_Task_
Condense the paragraph of the blog post that begins "But surely nothing has radically changed" into a short bulleted list of its main points.

_Reading text_

══════════

Thursday, September 13, 2012

Dumbassification 2.0

This may be ill-advised, but I'm not going to let Steve and Adam off the hook by retreating to the idea that Adam's piece (or the at least the most ridiculous parts of it) were meant to be "tongue-in-cheek" or that it merely presents what Steve calls "a transhumanist reductio of the increasing identification of academic authority with the catching of cheaters". Maybe that is how it was intended, I don't know. But it seems to me to be much easier to it read as a piece that argues for the identification of intelligence with the ability to retrieve information, i.e., "getting the right answer", and the further (surely transhumanist) celebration of the ability of new technologies to "augment" this ability and, indeed, render the memorization of known facts obsolete as a life skill.

Most charitably, I take him to be saying that an exam that requires memorization is somehow "daring" students to use their smartphones instead of actually memorizing the required material and, importantly, that having a mind that can actually remember facts is so, you know, "1.0". I don't think Adam is making fun of these ideas. I think he's promoting them, whether he thinks so or not.

I don't know how else to take the following:

This is the age of augmented cognition, or the extended mind. When teachers ask a student to put away her cell phone or iPad before the exam is handed out, it is like asking her to put away her occipital lobe or her frontal cortex.

Is this a joke? Is it supposed to mock the whining student who makes this claim? If so, I'm with Adam, but I just don't see how it can be read that way in context. As Steve makes clear, the argument is that something important changed with the invention of the smartphone: "the stuff you’re discriminating is now located outside rather than inside your head – the ‘mind’s eye’ has been effectively distributed between you and the ‘cloud’." And this means, as Adam says, that to ask students to function without their phones is like asking them to function without some part of their brain.

But surely nothing has radically changed. Some stuff remains inside the head (the result of years of experience and study) and some of it remains outside (in the "library", however virtual it may now be). Examination is the means by which we find out how well the student can use what's inside, sometimes (but not always) by putting it in relation to what's outside, but always (and not just sometimes) by showing us what was inside at the time of examination. The "augmentation" of the mind has been going on since the invention of writing and the abacus, and at each stage of development, examiners have had to distinguish between the not very impressive ability of a student to merely look something up, or plug something into a calculating device, and the much more impressive accomplishment of having internalized a part of their own heritage. Adam's piece (and especially Steve's comment) is suggesting that the game has now radically shifted and that all that needs to be known can be "instantly and ubiquitously" looked up. Therefore all we should be examining is the ability of students to do that.

══════════

_Dataset_
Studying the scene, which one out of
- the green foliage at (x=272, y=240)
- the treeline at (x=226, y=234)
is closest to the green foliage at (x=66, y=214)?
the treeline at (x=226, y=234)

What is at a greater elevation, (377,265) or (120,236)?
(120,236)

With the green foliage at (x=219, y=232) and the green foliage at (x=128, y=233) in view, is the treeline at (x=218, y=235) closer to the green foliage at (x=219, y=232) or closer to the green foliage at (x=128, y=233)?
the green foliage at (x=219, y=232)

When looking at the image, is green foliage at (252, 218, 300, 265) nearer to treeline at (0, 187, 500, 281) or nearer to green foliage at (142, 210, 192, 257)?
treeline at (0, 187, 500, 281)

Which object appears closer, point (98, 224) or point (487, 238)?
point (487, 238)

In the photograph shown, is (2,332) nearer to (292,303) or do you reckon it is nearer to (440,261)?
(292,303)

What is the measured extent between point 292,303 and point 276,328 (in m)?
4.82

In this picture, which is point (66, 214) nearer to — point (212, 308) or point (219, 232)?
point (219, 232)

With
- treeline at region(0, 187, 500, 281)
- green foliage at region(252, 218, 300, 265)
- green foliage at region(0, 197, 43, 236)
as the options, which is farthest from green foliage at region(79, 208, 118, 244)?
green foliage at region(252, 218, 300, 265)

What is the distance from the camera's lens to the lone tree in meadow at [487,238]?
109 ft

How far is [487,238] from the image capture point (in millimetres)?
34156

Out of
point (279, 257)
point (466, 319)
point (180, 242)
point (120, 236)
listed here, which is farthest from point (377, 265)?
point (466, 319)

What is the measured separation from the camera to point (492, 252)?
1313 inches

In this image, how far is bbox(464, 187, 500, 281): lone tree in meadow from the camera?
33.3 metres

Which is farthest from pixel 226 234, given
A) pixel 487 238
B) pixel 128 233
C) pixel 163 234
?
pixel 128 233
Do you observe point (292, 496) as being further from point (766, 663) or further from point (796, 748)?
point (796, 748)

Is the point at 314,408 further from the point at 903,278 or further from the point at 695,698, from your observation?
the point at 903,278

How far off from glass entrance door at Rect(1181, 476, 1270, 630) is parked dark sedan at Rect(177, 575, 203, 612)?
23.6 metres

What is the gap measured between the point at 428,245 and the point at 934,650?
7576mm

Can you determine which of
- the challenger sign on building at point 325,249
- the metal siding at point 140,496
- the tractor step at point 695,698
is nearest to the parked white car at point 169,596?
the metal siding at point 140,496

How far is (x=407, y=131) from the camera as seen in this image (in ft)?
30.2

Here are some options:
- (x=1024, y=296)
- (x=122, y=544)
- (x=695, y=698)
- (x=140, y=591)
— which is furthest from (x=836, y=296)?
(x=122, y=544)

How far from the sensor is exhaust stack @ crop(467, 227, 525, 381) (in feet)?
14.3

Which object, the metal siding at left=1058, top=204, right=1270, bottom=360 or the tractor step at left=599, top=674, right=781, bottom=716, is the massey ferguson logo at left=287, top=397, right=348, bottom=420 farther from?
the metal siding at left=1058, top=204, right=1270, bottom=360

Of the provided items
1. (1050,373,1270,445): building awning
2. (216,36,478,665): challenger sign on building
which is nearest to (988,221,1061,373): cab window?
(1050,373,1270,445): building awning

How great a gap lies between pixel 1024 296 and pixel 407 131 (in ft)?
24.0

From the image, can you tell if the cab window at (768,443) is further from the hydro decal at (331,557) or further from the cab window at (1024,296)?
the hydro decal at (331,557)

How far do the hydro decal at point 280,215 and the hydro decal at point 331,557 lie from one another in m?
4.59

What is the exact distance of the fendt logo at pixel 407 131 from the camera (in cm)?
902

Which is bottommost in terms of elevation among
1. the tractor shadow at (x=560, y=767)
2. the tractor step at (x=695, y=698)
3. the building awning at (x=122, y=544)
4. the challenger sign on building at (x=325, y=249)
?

══════════

_Written response_
- Nothing has radically changed. Some knowledge is still inside the head, from years of experience and study, and some is still outside in the "library," however virtual.
- Examination shows how well a student can use what is inside. Sometimes it does this by relating that knowledge to what is outside, but it always shows what was inside at the time of the exam.
- The mind has been "augmented" since the invention of writing and the abacus. At every stage, examiners have had to tell merely looking something up or using a calculating device apart from the greater feat of having internalized part of one's heritage.
- Adam's piece, and especially Steve's comment, suggests the game has radically shifted. On that view, everything can be looked up "instantly and ubiquitously," so exams should test only that ability.